§ **Text extract**:
Begin
The power zoom that comes in the X-T100's box is a bit of an oddity: its 12-45mm range isn't far off the 24-70mm standard (it's about 23-68mm in old money terms), but with a limited maximum aperture (f/3.5-5.6) there's not as much control of light throughout this range as we'd like. Zoom all the way in, for example, and it's f/5.6 at best, which not only limits blurred background control, but in dim conditions means the camera has to amp up the signal to create a proper exposure, which can affect overall image quality.
Furthermore this power zoom lens doesn't have a physical aperture ring like many of the other XF lenses out there. For an entry-level camera that doesn't necessarily matter, but as that hands-on, physical element of the Fujifilm ecosystem is lost, the X-T100 feels like an entirely different camera that's sandwiched somewhere between beginner and pro, but not targeted at either.
Now this is, of course, all based on this lens. There's nothing to stop you from buying other optics for the camera to get yet more out of it, but if you're looking for that more traditional kind of control then, well, look to the X-T20 for just a little bit more cash. The camera with the smaller digits also has a better sensor, but more on that later.
Elsewhere the X-T100 does come fully featured on the screen and viewfinder front. The fact is has the latter built-in will be as much an appealing element as it may be a deterrent for some others; it's a good finder, though, with ample resolution and helpful for when sunlight is too bright.
The built-in LCD screen may look like a normal one, but it's built on a tri-adjustable bracket, which means it can be pulled away from the body for waist-level and over-head work in both portrait and landscape orientation. No other maker offers this kind of versatility, although we would rather a screen that could flip around on itself to be stowed to avoid scratches, as we find Fuji's hinge for the portrait orientation pull-out is a bit too fiddly.
- Autofocus with 91 selectable areas
- Adjustable AF point size
- Up to 6fps burst shooting
Top down the X-T100 has a smattering of dials: there's a Film Simulator to one side; a mode dial, exposure compensation and function (Fn) button to the other side, surrounding the shutter button. You can set these to Auto and fire away without making any adjustments, choose a pre-set shooting mode, or take full manual control of everything.
The pre-set modes do feel a bit like a compact camera mode dial creeping into a more serious camera, though, and we don't think they fit into the mix especially well. There's no onus to using them, nor any great instruction about when and how they could be useful (there's a small description and image that appears on screen, such as "Landscape: for clear scenic shots", but that's all).
Special modes excused for the time being, the X-T100 has what sounds like a capable autofocus system. With a total of 91 points dotted across the screen, it's possible to select one, an area/group, and move the focus area around using the touchscreen or other controls. Resizing the focus point is easily controlled by the rear thumb dial, whether you want a small crosshair or much larger area.
Problem is, we've found the X-T100's autofocus to be the poorest performer on a Fujifilm X-series camera to date. Maybe it's the fault of the lens, maybe it's a mixture of factors, but we've not been getting the in-focus rate as we would expect from such a camera. A half depress of the shutter button will illuminate the focus area in green to confirm focus, but even then we've had some scenes - from moderately close-up flowers to farther-away buildings - be out of focus in the final shot. As you won't always see this on the small rear screen, that's resulted in some throw-away images, which is a shame.
End
§ **Stored data**:
Begin
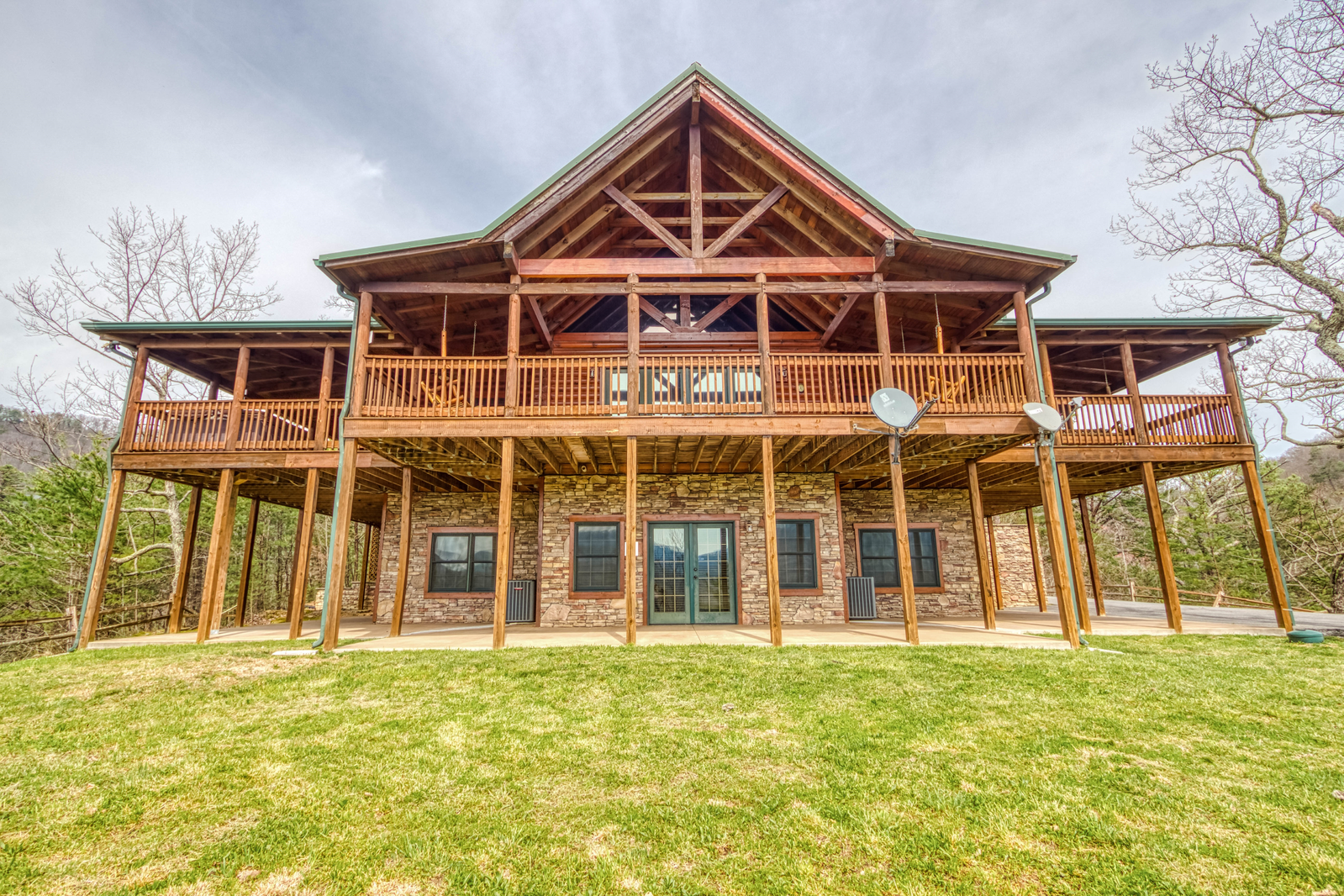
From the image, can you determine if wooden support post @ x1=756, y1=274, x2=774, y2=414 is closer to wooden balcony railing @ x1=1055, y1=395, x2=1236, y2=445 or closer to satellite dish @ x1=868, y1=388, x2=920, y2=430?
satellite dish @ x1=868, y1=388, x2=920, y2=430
End
§ **Exercise**:
Please answer from the camera review: what is the best aperture of the X-T100's kit lens when zoomed all the way in? The material comes from a separate source, not from the camera review.

§ **Result**:
f/5.6